• _Data_:
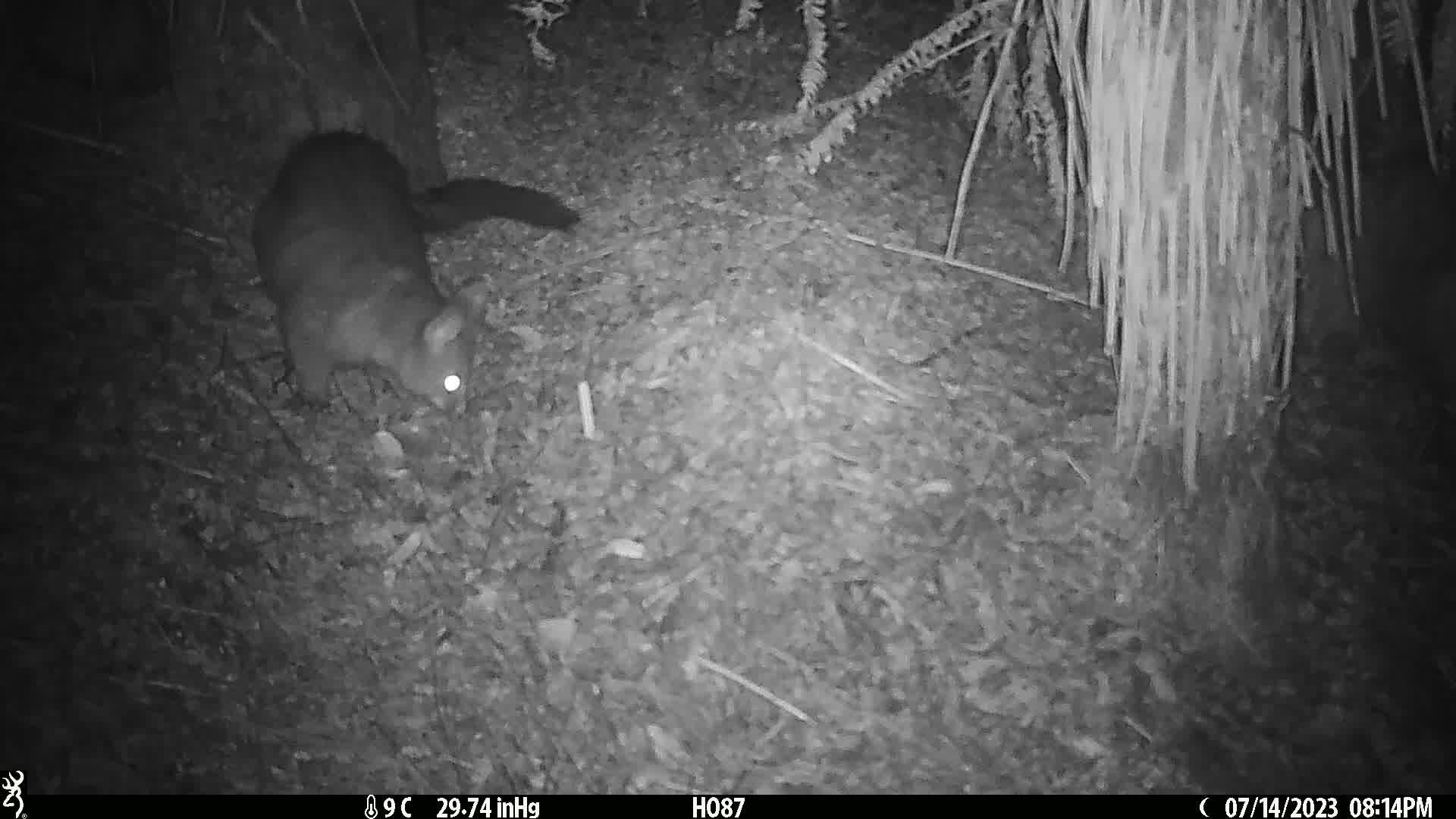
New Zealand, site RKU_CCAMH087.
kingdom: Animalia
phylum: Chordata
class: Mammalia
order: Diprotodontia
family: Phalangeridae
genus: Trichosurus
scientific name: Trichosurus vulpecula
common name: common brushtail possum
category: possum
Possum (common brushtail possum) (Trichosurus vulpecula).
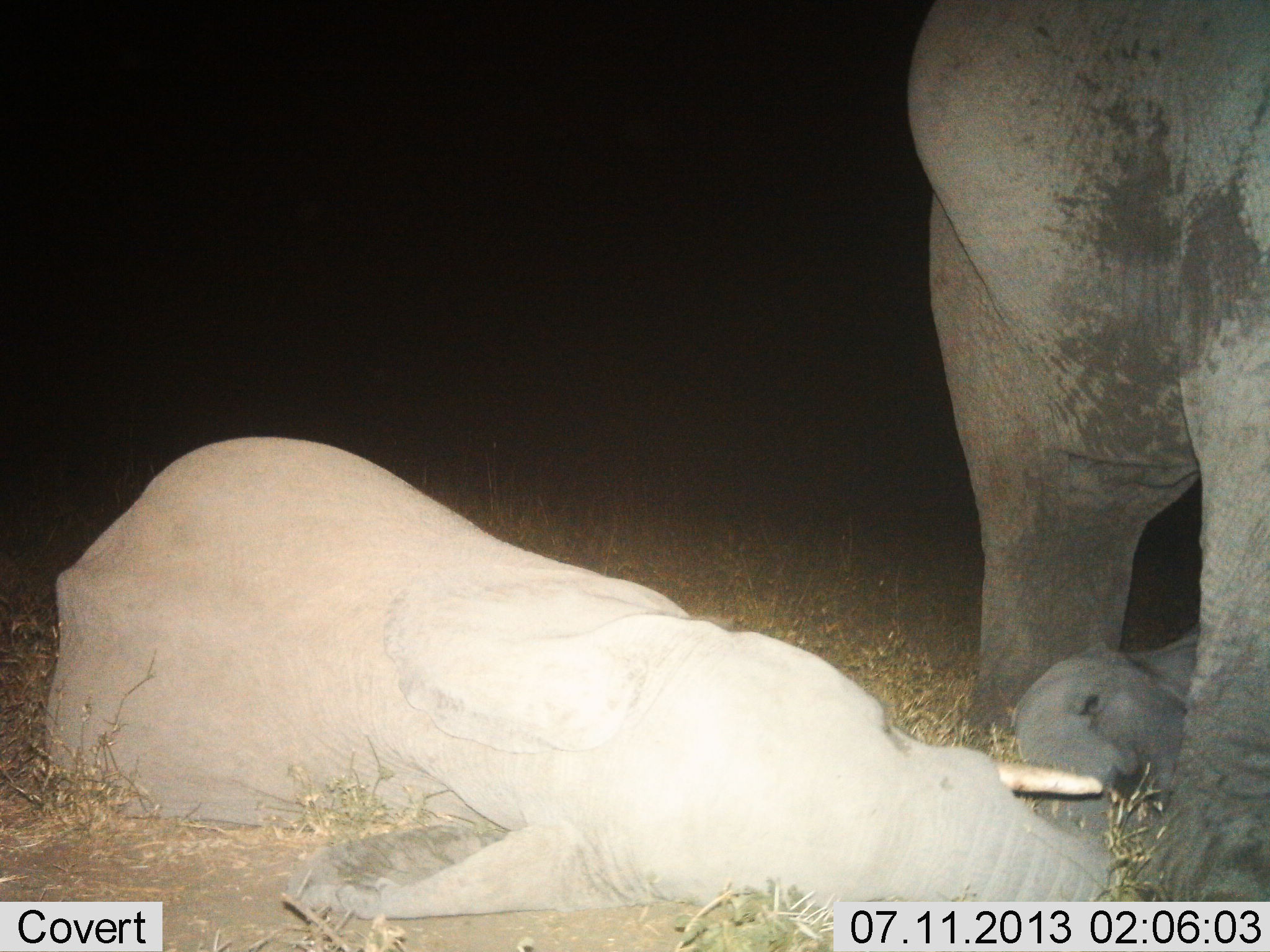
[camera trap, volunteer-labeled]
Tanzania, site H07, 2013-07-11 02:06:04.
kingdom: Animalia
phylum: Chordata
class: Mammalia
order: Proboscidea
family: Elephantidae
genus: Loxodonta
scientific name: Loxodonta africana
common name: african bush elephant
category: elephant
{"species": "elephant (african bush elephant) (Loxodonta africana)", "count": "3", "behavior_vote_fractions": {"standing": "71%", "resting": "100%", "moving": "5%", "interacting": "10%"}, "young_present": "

• _What to produce_: Make a word-for-word copy of the records above, excluding all pictures.

• _Solution to the problem_:
New Zealand, site RKU_CCAMH087.
kingdom: Animalia
phylum: Chordata
class: Mammalia
order: Diprotodontia
family: Phalangeridae
genus: Trichosurus
scientific name: Trichosurus vulpecula
common name: common brushtail possum
category: possum
Possum (common brushtail possum) (Trichosurus vulpecula).
[camera trap, volunteer-labeled]
Tanzania, site H07, 2013-07-11 02:06:04.
kingdom: Animalia
phylum: Chordata
class: Mammalia
order: Proboscidea
family: Elephantidae
genus: Loxodonta
scientific name: Loxodonta africana
common name: african bush elephant
category: elephant
{"species": "elephant (african bush elephant) (Loxodonta africana)", "count": "3", "behavior_vote_fractions": {"standing": "71%", "resting": "100%", "moving": "5%", "interacting": "10%"}, "young_present": "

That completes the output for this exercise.